# New mill!



## Scottie69 (Mar 17, 2022)

New mill(935) should be in my shop by this evening according to the shipper! Will try to remember to take some pics.


----------



## sdavilla (Mar 17, 2022)

heh, picts or it did not happen.


----------



## Scottie69 (Mar 17, 2022)

Pics will be coming up, maybe later on I am about to drop dead from like of sleep...LOL!  It is in our shop!


----------



## Scottie69 (Mar 17, 2022)

Here it is!


----------



## sdavilla (Mar 18, 2022)

nice


----------



## ConValSam (Mar 18, 2022)

Congratulations! Looks ready to make some serious chips...


----------



## Just for fun (Mar 18, 2022)

Looks really nice,  Congratulations!


----------



## MtnBiker (Mar 18, 2022)

I like the power feeds on X & Y (I did X & Z...wish I'd done all of em). Nice setup.
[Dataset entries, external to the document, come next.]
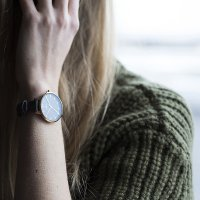 Zegarek Obaku Denmark LIV - PEBBLE - damski  - duże 11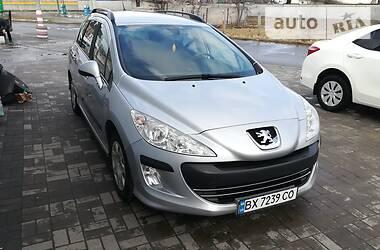 Peugeot 308 2009 в Староконстантинове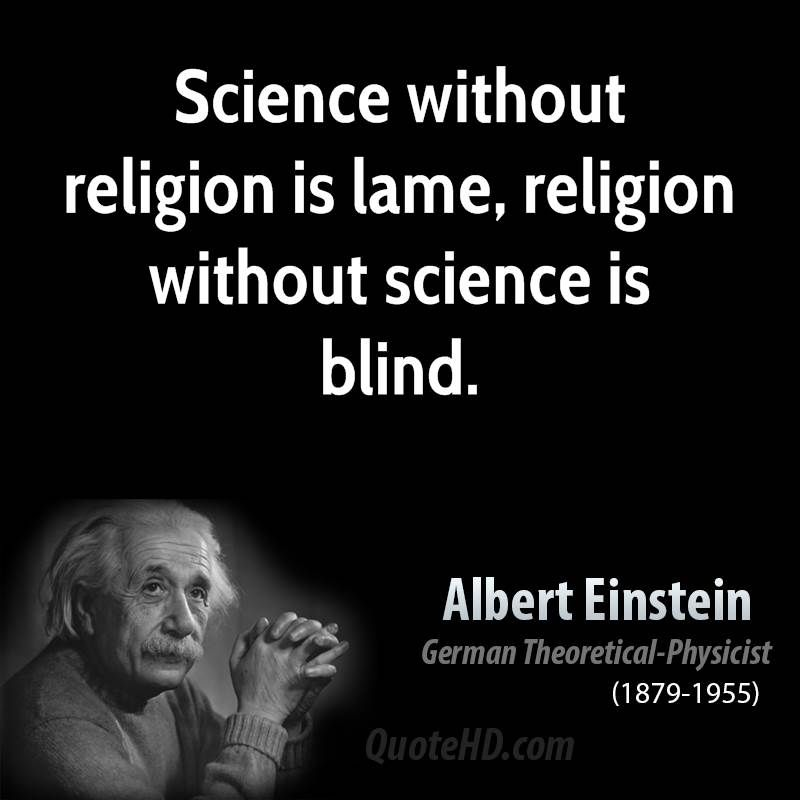 science quotes and religion - photo #2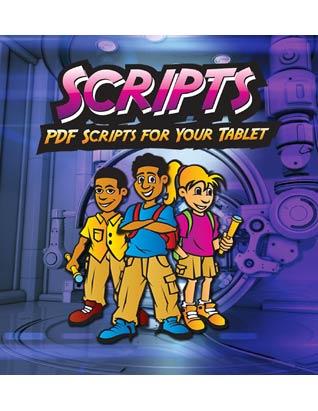Galactic Quest VBS: Scripts CD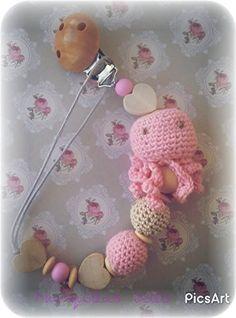 Chupetero Bebé Pulpito Rosa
Looks like you'll keep a lot of chips under control - tarp is a good idea.


----------



## addertooth (Mar 18, 2022)

Impressive, you got a very nice model, and you added about every goody available for it!


----------



## riveter (May 6, 2022)

Nice. I have one of those on the way.


----------



## DavidR8 (May 6, 2022)

Sweet! Congrats!


----------



## Cletus (May 6, 2022)

Excellent, Congrats!
BTW I am 6ft tall, I raised my mill only 3.25" and I'm good at that height


----------